– Copied from customer email –
I hadn’t realized before that our main computer uses gigabit ethernet which has a completely different pinout scheme. I’m wondering if you know if there’s a way to wire 100base t to gigabit ethernet? Will it just auto-negotiate and figure out which pin is intended for RX and which is for TX?
Nearly all gigabit ethernet ports support autonegotiation, meaning that they can run at 10/100Mbps.
GigaBit ethernet contains 8 pins (4 pairs), whereas 10/100M ethernet contains 4 pins (2 pairs).
Two of the pairs used in GigaBit ethernet can be used for 10/100M ethernet. The diagram below provides some help here.
Note that pins 1, 2, 3 and 6 on the RJ-45 connector can be connected to a Gigabit ethernet port, and that port will then autonegotiate to 10/100Mbps. This works on our gigabit ethernet switches and nearly all gigabit ethernet ports. In other words, you can connect your 10/100M device to a gigabit ethernet port by simply connecting these pins. The caveat is that it the gigabit ethernet port must support autonegotiation (which nearly all ports do, unless you’ve specifically turned it off for some reason).
Just to add a bit of a caveat to this, it is a generally good assumption to say that auto-negotiation just “works”. You can connect a 100BASE-T device to a 1000BASE-T device with a 4 pair cable, or a 2 pair cable and it will work. you can connect a 1000BASE-T device to a 1000BASE-T device with a 2 pair cable, and it will autonegotiate to 100BASE-T. 99% of the time, this will be your experience.
This is the idea anyway. Of course, being in the business of ethernet, you realise this isn’t always the case. The autonegotiation process is actually pretty sophisticated and thus, there are times it just fails. We don’t get a huge amount of support issues, but of the ones we do get, I’d say 70% are to do with autonegotiation fails “My device doesn’t play nice with my BotBlox switch and I have no idea why”.

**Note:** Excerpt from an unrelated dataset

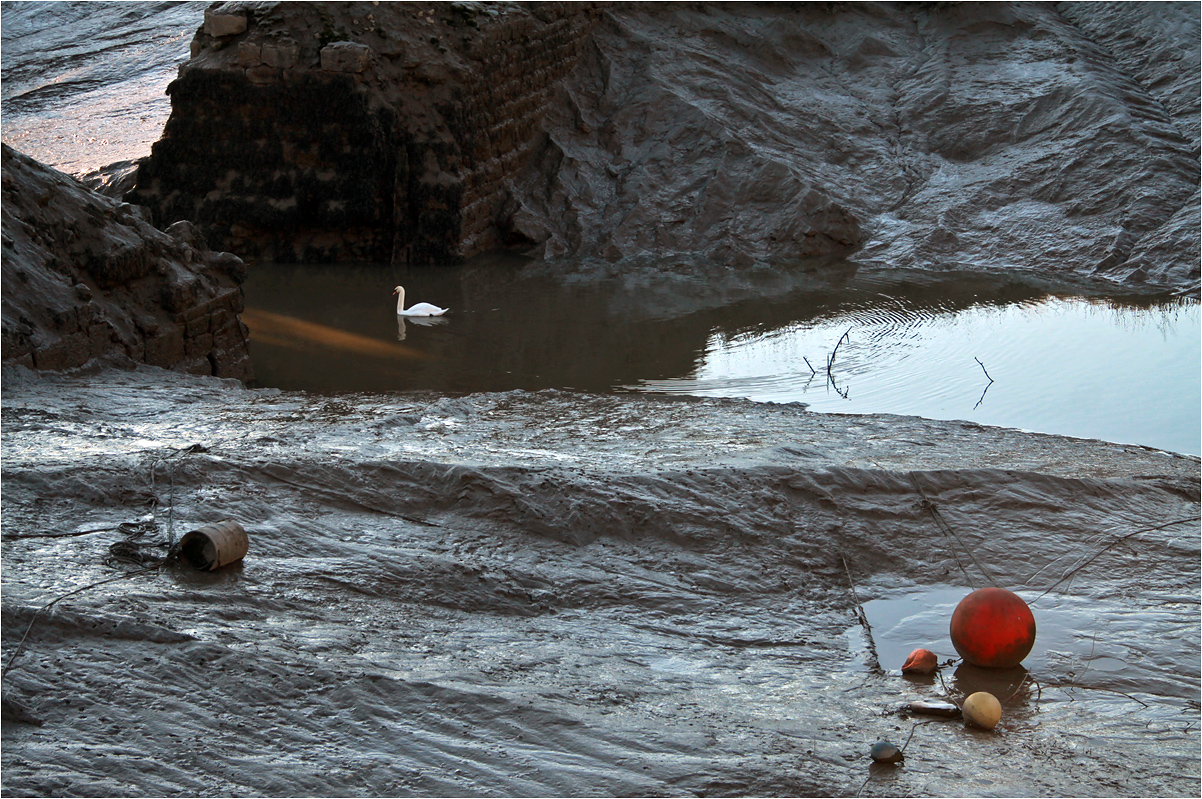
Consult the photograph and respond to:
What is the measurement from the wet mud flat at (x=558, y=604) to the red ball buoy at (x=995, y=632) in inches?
3.6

There’s many reasons this can happen, but the most usual reason is actual design bugs in the silicon from the ethernet chip vendor. I’m talking actual oversights made by the chip designer during the IC design phase.
In any case, what we’ve found is that when these kind of issues occur, the simplest and quickest thing to do is just turn off autonegotiation on the BotBlox switch. You lose the flexibility but you get reliability. Of course, that assumes that the BotBlox switch you’re using has the ability to be configured, not all can (SwitchBlox Industrial can easily be configured using BotBlox ARIES, while UbiSwitch has its own recently released command line interface for this kind of thing. Some of our other boards include a microcontroller for static firmware configuration; it’s not elegant but it works.

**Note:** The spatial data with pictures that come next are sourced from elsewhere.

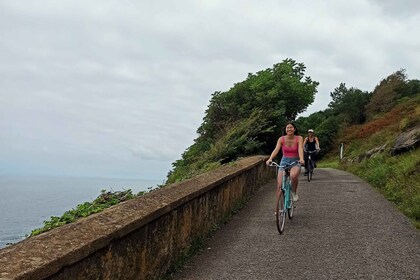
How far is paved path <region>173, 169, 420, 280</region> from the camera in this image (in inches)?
214

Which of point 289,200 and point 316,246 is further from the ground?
point 289,200

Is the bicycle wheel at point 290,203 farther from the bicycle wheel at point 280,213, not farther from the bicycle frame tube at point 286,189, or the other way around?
the bicycle wheel at point 280,213

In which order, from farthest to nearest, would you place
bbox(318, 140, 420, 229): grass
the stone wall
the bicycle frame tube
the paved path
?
bbox(318, 140, 420, 229): grass < the bicycle frame tube < the paved path < the stone wall

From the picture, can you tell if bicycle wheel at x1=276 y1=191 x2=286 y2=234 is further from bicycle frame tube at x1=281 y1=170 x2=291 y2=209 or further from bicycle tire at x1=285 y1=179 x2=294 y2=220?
bicycle tire at x1=285 y1=179 x2=294 y2=220

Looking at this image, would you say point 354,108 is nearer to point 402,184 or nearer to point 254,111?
point 254,111

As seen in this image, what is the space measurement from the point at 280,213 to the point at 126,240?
407 centimetres

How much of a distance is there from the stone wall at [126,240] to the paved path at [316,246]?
0.45m

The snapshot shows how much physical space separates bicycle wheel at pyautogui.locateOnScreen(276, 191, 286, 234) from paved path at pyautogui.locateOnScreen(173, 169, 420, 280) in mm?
145

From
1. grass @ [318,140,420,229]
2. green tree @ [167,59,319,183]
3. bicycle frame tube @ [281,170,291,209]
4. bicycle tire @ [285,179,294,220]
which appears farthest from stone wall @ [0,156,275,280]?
green tree @ [167,59,319,183]

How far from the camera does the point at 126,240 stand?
4227mm

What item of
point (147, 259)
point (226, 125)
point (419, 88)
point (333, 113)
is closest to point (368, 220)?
point (147, 259)

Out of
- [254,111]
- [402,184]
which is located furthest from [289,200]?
[254,111]

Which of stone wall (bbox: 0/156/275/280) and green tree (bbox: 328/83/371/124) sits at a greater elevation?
green tree (bbox: 328/83/371/124)

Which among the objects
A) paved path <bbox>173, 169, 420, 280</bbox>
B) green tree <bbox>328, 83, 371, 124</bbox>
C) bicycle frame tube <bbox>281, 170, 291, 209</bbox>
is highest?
green tree <bbox>328, 83, 371, 124</bbox>
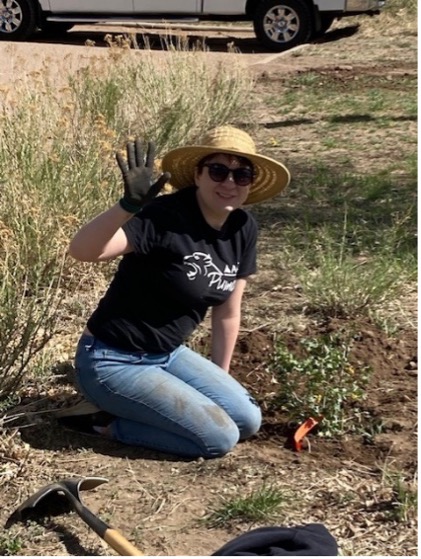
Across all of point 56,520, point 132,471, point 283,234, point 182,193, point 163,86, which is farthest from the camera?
point 163,86

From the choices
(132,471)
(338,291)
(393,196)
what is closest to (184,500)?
(132,471)

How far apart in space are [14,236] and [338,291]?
1493 mm

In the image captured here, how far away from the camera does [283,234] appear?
6.25 meters

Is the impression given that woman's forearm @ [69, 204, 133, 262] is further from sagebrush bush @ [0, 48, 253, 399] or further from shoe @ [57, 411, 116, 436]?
shoe @ [57, 411, 116, 436]

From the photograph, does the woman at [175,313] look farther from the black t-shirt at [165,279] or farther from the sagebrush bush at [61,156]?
the sagebrush bush at [61,156]

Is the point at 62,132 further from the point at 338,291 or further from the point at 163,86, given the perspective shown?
the point at 163,86

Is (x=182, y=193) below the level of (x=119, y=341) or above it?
above

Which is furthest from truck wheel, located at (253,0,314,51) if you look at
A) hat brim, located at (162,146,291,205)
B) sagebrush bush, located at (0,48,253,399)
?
hat brim, located at (162,146,291,205)

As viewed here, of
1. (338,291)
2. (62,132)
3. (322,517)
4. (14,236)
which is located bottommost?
(322,517)

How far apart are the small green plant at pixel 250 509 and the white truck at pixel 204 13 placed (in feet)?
38.6

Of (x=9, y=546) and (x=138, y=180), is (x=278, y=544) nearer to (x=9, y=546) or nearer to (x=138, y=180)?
(x=9, y=546)

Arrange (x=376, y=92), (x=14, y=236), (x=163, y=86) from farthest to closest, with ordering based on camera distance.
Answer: (x=376, y=92) → (x=163, y=86) → (x=14, y=236)

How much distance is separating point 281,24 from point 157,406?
11.4 meters

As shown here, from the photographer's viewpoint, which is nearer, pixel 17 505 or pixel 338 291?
pixel 17 505
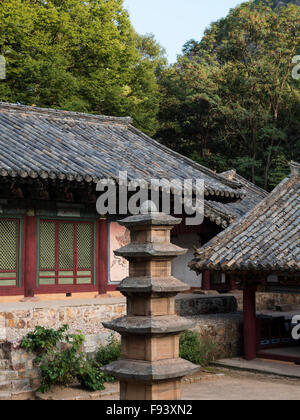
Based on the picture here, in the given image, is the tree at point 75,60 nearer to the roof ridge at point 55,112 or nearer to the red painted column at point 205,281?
the roof ridge at point 55,112

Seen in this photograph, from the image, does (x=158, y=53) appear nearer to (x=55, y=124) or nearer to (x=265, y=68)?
(x=265, y=68)

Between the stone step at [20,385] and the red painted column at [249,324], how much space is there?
590cm

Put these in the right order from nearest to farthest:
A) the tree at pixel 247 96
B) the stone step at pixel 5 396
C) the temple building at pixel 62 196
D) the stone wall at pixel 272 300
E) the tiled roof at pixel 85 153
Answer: the stone step at pixel 5 396, the tiled roof at pixel 85 153, the temple building at pixel 62 196, the stone wall at pixel 272 300, the tree at pixel 247 96

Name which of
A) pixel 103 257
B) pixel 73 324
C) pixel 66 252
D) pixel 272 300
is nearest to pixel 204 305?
pixel 103 257

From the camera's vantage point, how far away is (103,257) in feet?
54.5

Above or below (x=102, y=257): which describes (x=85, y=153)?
above

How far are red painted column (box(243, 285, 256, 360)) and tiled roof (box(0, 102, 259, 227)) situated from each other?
122 inches

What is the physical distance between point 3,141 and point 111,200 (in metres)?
3.32

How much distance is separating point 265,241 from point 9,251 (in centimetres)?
657

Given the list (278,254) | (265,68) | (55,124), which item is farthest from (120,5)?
(278,254)

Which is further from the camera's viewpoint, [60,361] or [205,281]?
[205,281]

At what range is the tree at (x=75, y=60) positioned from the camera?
1091 inches

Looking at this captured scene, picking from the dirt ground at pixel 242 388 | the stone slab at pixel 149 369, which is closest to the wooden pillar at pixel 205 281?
the dirt ground at pixel 242 388

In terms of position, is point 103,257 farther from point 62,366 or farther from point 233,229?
point 62,366
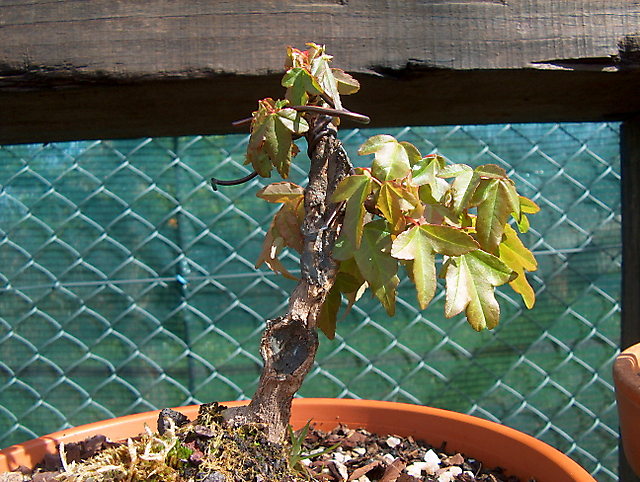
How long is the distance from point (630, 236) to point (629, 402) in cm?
31

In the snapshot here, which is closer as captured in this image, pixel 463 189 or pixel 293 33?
pixel 463 189

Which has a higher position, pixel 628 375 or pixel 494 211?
pixel 494 211

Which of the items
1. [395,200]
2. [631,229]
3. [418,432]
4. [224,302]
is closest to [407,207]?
[395,200]

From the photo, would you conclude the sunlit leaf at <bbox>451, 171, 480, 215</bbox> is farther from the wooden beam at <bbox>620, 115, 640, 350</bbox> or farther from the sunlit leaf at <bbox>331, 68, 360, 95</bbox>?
the wooden beam at <bbox>620, 115, 640, 350</bbox>

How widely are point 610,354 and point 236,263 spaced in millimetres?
1151

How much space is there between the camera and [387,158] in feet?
1.65

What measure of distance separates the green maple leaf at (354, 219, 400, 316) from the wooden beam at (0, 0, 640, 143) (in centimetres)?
25

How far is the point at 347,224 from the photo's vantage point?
0.50 metres

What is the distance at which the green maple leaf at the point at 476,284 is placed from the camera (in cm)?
50

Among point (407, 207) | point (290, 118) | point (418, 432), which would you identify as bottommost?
point (418, 432)

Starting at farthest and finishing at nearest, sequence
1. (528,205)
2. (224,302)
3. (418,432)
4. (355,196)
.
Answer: (224,302) < (418,432) < (528,205) < (355,196)

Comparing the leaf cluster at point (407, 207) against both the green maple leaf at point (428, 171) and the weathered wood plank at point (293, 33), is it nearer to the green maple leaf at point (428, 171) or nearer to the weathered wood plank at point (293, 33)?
the green maple leaf at point (428, 171)

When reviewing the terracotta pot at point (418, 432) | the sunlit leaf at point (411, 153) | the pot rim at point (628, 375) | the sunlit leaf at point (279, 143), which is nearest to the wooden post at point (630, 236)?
the pot rim at point (628, 375)

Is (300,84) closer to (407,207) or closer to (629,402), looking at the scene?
(407,207)
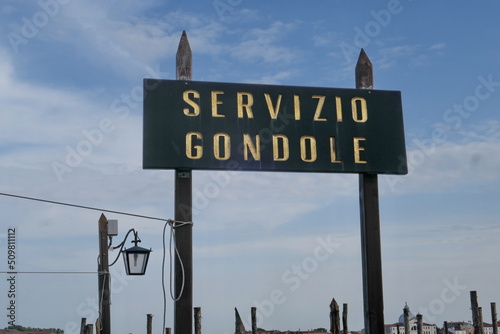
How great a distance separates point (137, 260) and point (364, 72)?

If you’re using a standard SwitchBlox though, there’s no way to configure that, and so you’re basically forced to migrate to SwitchBlox Industrial to gain configurability.
We are in the process of standardising our boards to provide CLI config interfaces to nearly all of them, which will give us a universal tool for stopping annoying autonegotiation issues, but as it stands, in the rare case a customer sees an issue on autonegotiation, we just suggest them to use either SwitchBlox Industrial or UbiSwitch.